Stockbroker #2: Of course he's beneath us. He's an actor!
Stockbroker #1: No! I think Alan Swann is beneath us right now!
- The Mafia: Union boss Karl Rojek is portrayed as a a mob boss on the King Kaiser show in this style. Given his reaction, it's as heavily implied as it can be without flat-out saying so that he is one.
- The Musical: There was a musical adaptation starring Tim Curry as Alan Swann.
- No Celebrities Were Harmed: Alan Swann and King Kaiser are Errol Flynn and Sid Caeser in all but name.
- Noodle Incident: It's never explained just exactly what happened at the Stork Club.
Alfie: You sure you want the Stork Club, Mr. Swann?
Swann: It's been a year and a half. Surely they've repaired the wall of the bandstand by now.

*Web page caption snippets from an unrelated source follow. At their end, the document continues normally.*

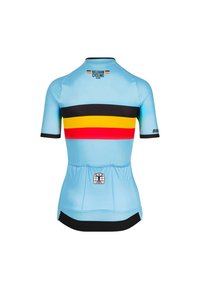 Maillot de cyclisme bleu clair à manches courtes, avec des rayures horizontales noires, jaunes et rouges. Comprend un logo à l'arrière.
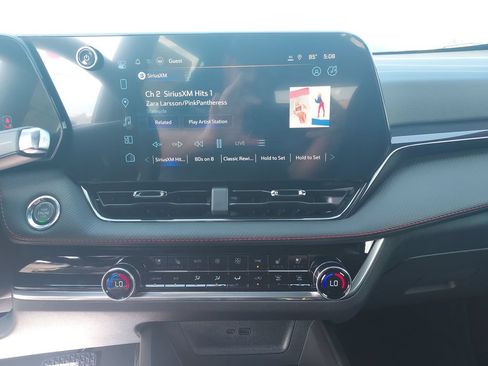 New 2027 Chevrolet Equinox RS w/ Convenience Package III AWD/4WD image 21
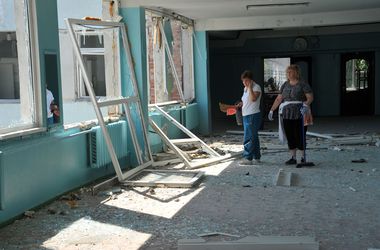 17 липня 2014 року, 10:22 Переглядів:   Зруйнована школа в Луганську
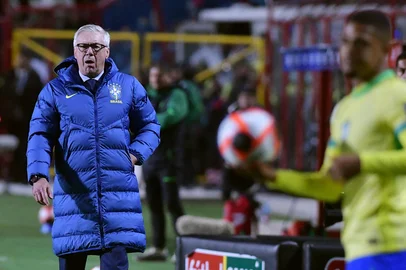 Brazil's Italian head coach Carlo Ancelotti watches his players from the touchline during the 2026 FIFA World Cup South American qualifiers football match between Bolivia and Brazil, at the Municipal de El Alto stadium, in El Alto, La Paz department, Bolivia on September 9, 2025. (Photo by Daniel MIRANDA / AFP)Editoria: SPOLocal: El AltoIndexador: DANIEL MIRANDASecao: soccerFonte: AFPFotógrafo: STR<!-- NICAID(16120791) -->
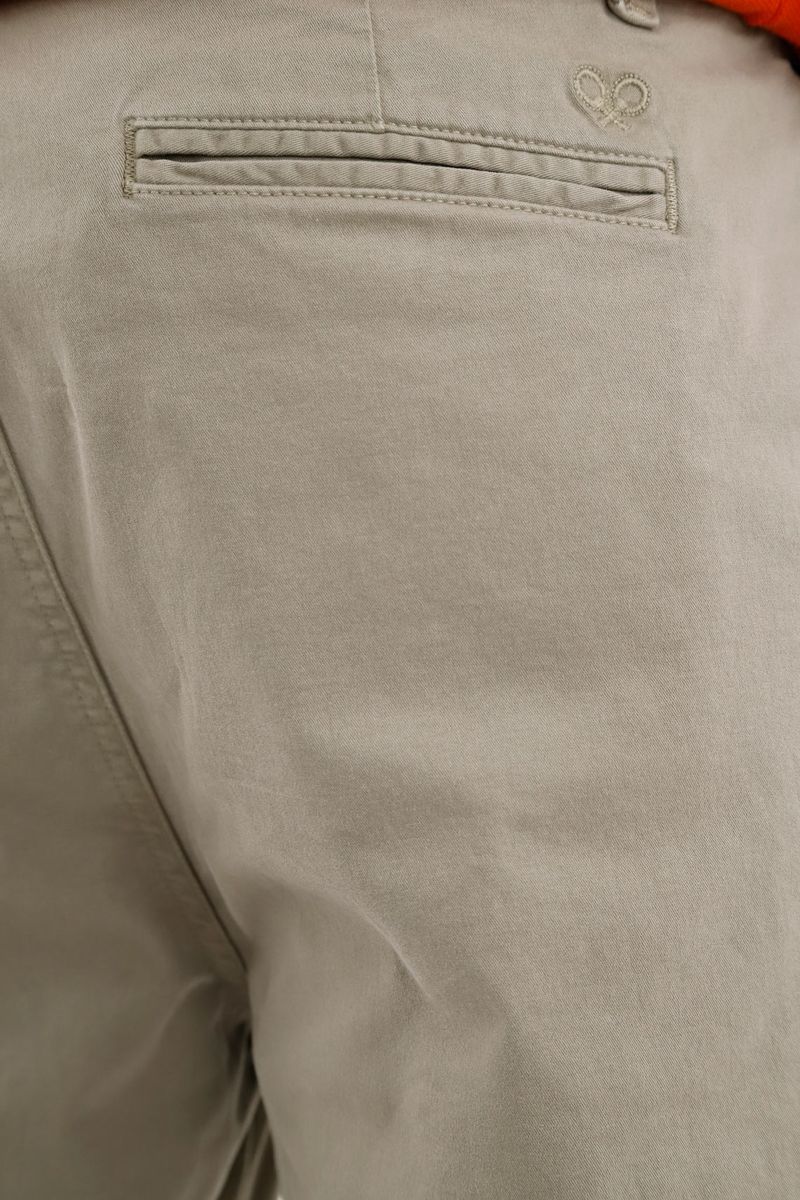 pantalones-para-hombre-tennis-gris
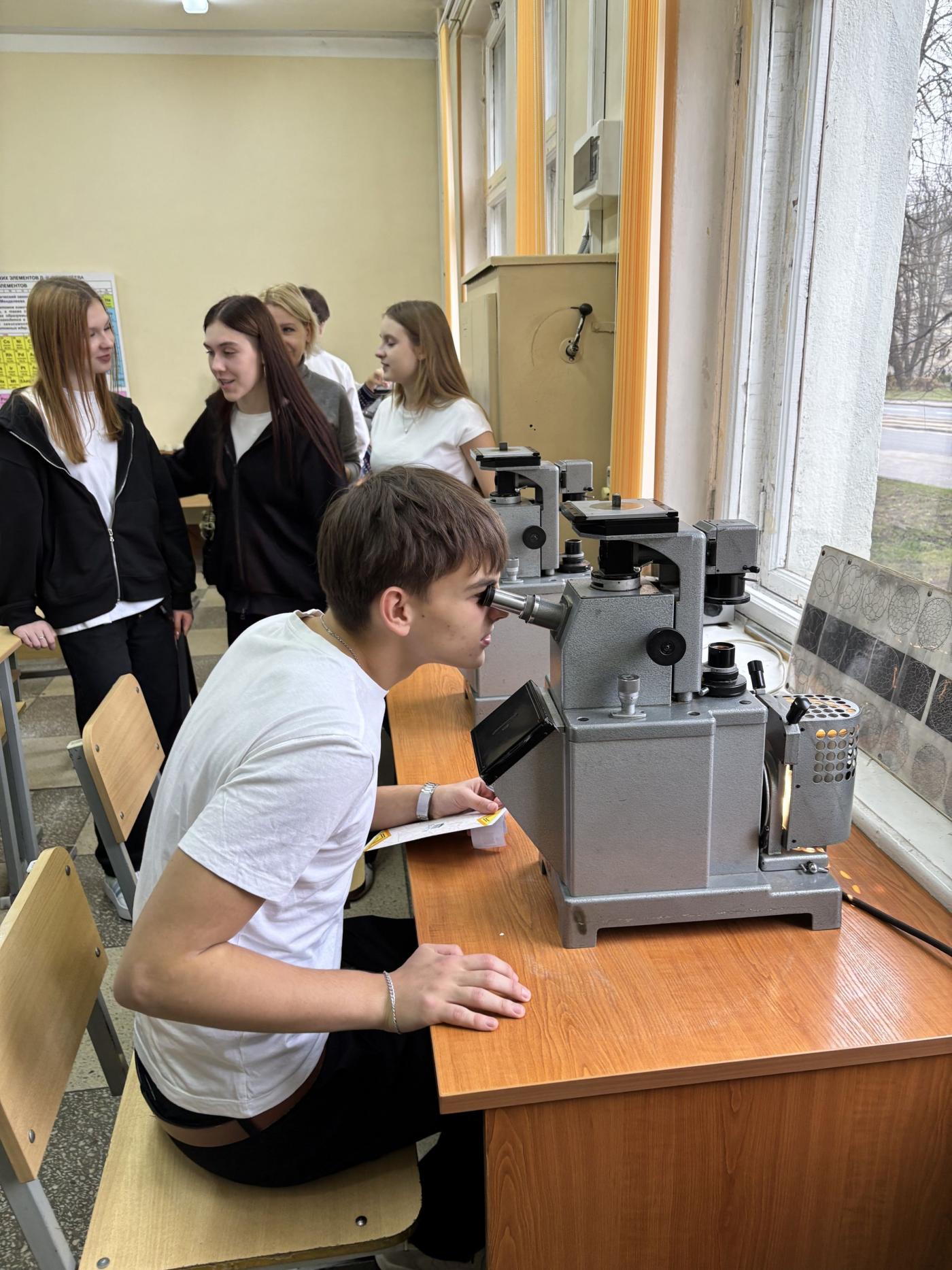 Будущие инженеры познакомились с современным материаловедением в БНТУ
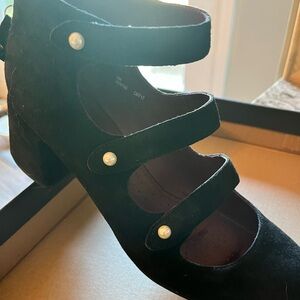 BORN HEELS MADE BY ONO, NIB leather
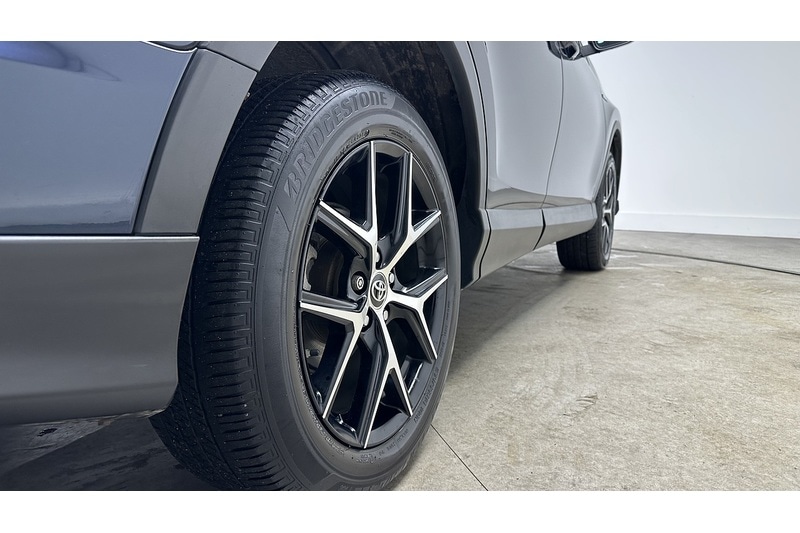 Used Toyota RAV4 2018 for sale - 76784297: Photo 18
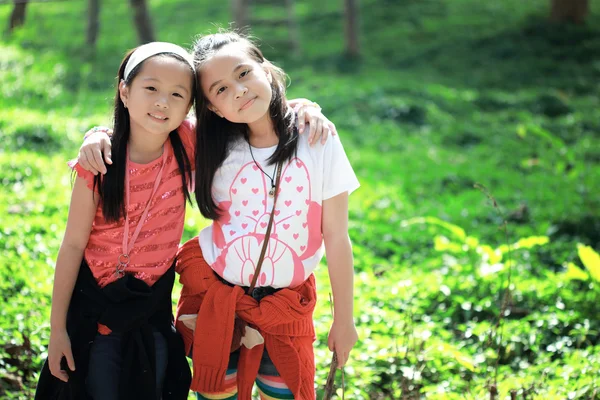 Hermanas. — Foto de Stock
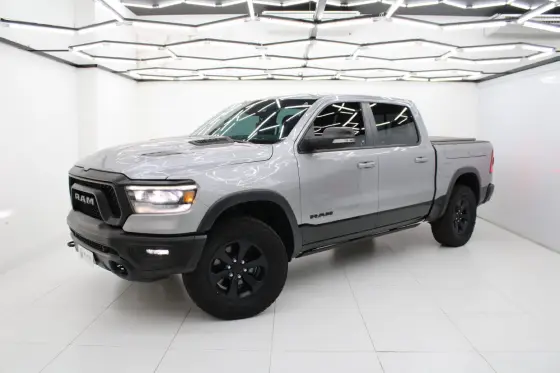 RAM 1500 5.7 V8 GASOLINA REBEL CD 4X4 AUTOMÁTICO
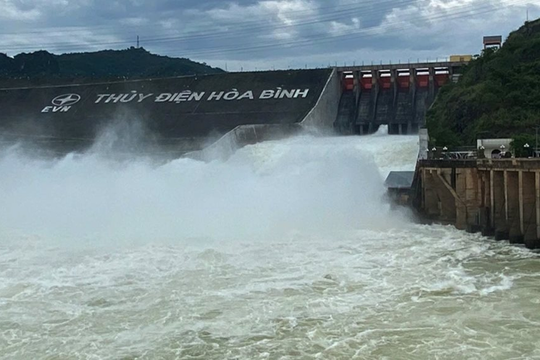Thủy điện Hòa Bình xả lũ, Hà Nội yêu cầu các xã, phường chủ động, khẩn trương ứng phó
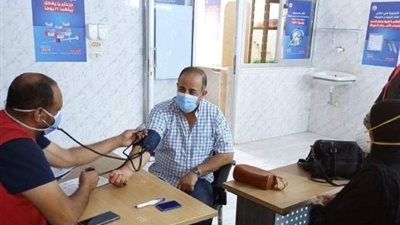 رئيس مدينة القصير يتلقى لقاح كورونا المستجد
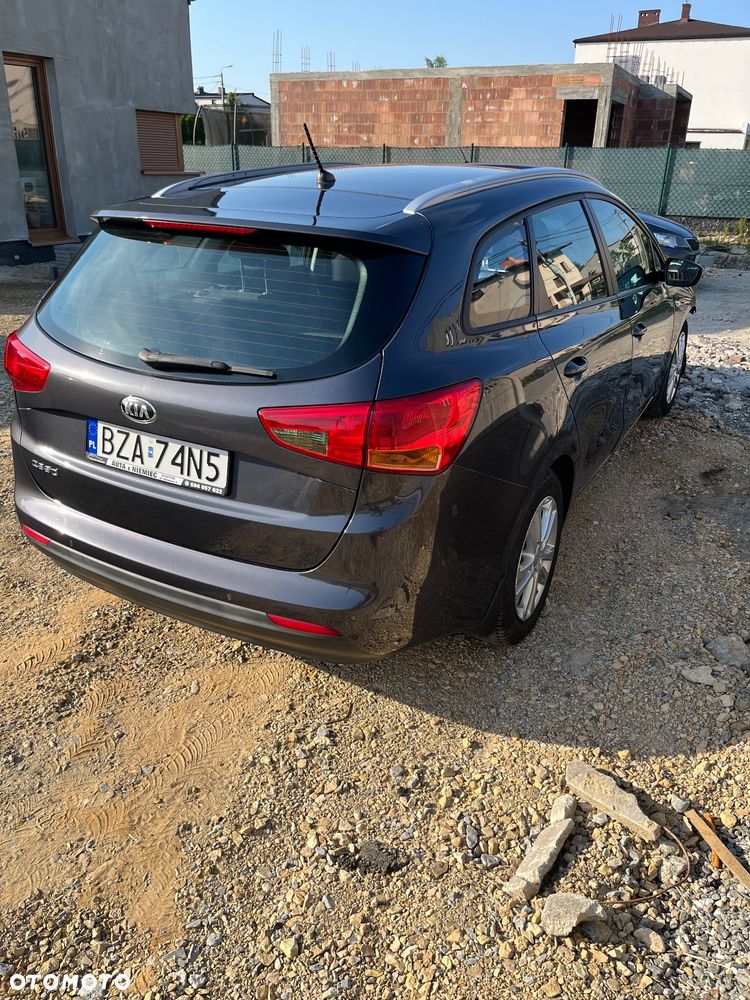 Kia Ceed 1.4 Business Line - 13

- Performance Anxiety: Swann is upset to learn that The King Kaiser Show is broadcast live in front of an audience.
Swann: Damn you! I'm not an actor, I'm a movie star!
- Quick Nip: Swann conceals liquor everywhere.
- Reality Subtext: Peter O'Toole's own drinking habits are (or were— he's supposedly given it up for health reasons) legendary in themselves.
- Roman à Clef
- Rousing Speech: When Swann confesses to being afraid to meet his daughter face to face, Benjy gives him one of these.
- Studio Audience: The Variety Show is broadcast live in front of an audience, much to Swann's dismay.
Swann: I haven't performed in front of an audience for twenty-eight years! I played a butler! I had one line!
Swann: I FORGOT IT!
- Tag Along Actor: King Kaiser apparently prepares for his roles by imitating real people. In one scene he's sitting in on a discussion between Karl Rojek, his lawyer, and a studio exec, and Rojek is irritated by Kaiser's constantly imitating his mannerisms.
- This Is Reality: Swann's plan to gatecrash a party in a skyscraper's penthouse by rapelling down from the roof leads to this exchange:
Benjy: Let's not do this - it's too dangerous!
Swann: Nonsense! It worked perfectly well in "A Slight Case of Divorce"!
Benjy: That was a movie! This is real life!
Swann: What is the difference?
- Title Drop: In his opening narration, Benjy mentions that 1954 was his favorite year.
- Very Loosely Based on a True Story
- The Voiceless: Herb does all of his "speaking" through Alice. Until he sees Swann swoop down from the balcony and begin fighting, which leads him to declare, "Oh, God, this makes me happy!"